▶ [Directions for this task]: Count the lines in the items below that contain the string "pixel". Reply with the number alone.

▶ [Supplied records]:
►
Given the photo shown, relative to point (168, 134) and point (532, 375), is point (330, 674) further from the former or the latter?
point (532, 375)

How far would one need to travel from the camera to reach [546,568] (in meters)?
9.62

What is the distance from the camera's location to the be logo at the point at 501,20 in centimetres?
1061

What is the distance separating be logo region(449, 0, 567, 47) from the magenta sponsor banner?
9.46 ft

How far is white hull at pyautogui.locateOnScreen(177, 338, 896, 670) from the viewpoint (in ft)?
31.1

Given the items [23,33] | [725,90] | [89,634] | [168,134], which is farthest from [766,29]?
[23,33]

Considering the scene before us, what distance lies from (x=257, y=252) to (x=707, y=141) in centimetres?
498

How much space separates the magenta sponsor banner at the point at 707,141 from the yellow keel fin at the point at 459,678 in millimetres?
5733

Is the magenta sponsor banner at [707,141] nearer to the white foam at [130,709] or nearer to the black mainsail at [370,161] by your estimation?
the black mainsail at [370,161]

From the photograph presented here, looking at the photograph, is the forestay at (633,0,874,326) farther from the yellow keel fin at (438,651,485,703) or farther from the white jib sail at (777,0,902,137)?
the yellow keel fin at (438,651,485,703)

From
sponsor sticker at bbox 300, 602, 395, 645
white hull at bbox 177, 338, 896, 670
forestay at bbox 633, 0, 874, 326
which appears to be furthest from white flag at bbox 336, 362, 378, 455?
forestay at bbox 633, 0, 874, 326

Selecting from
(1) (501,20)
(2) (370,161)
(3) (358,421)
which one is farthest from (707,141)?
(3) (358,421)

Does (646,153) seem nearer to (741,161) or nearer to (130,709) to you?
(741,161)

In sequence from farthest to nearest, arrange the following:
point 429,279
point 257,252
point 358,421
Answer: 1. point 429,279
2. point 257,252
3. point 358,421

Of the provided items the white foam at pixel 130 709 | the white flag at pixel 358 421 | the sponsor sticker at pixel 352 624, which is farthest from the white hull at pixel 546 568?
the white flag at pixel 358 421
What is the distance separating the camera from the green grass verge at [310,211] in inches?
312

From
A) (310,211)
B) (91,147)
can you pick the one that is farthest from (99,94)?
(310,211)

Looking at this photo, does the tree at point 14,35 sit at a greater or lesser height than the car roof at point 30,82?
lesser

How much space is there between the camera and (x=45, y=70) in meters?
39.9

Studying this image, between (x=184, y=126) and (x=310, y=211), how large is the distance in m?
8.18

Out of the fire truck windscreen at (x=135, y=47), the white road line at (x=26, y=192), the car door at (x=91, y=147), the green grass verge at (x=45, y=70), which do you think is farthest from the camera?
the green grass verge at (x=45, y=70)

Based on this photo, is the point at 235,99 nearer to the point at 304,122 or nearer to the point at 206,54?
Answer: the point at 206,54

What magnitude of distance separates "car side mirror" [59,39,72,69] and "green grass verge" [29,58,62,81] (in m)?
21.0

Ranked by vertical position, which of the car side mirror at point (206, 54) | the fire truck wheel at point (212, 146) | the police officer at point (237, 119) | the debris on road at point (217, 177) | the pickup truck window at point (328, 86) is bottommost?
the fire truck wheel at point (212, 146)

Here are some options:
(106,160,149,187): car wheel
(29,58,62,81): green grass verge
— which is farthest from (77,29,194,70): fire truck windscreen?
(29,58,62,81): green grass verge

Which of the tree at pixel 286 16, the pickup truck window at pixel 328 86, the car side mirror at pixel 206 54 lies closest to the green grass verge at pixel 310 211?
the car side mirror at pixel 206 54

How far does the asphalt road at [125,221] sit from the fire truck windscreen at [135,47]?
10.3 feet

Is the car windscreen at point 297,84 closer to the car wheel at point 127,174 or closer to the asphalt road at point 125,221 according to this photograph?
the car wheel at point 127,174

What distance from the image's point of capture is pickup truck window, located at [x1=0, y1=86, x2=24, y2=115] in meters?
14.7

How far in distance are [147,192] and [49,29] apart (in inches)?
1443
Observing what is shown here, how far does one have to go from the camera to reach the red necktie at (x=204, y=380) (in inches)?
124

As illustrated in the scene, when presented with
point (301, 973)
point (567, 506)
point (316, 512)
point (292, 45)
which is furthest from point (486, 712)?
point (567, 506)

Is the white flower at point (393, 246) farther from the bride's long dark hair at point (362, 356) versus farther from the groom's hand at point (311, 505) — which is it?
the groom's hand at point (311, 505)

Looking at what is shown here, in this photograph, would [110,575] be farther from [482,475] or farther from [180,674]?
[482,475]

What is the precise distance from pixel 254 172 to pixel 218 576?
◄
▶ [Answer to this problem]: 5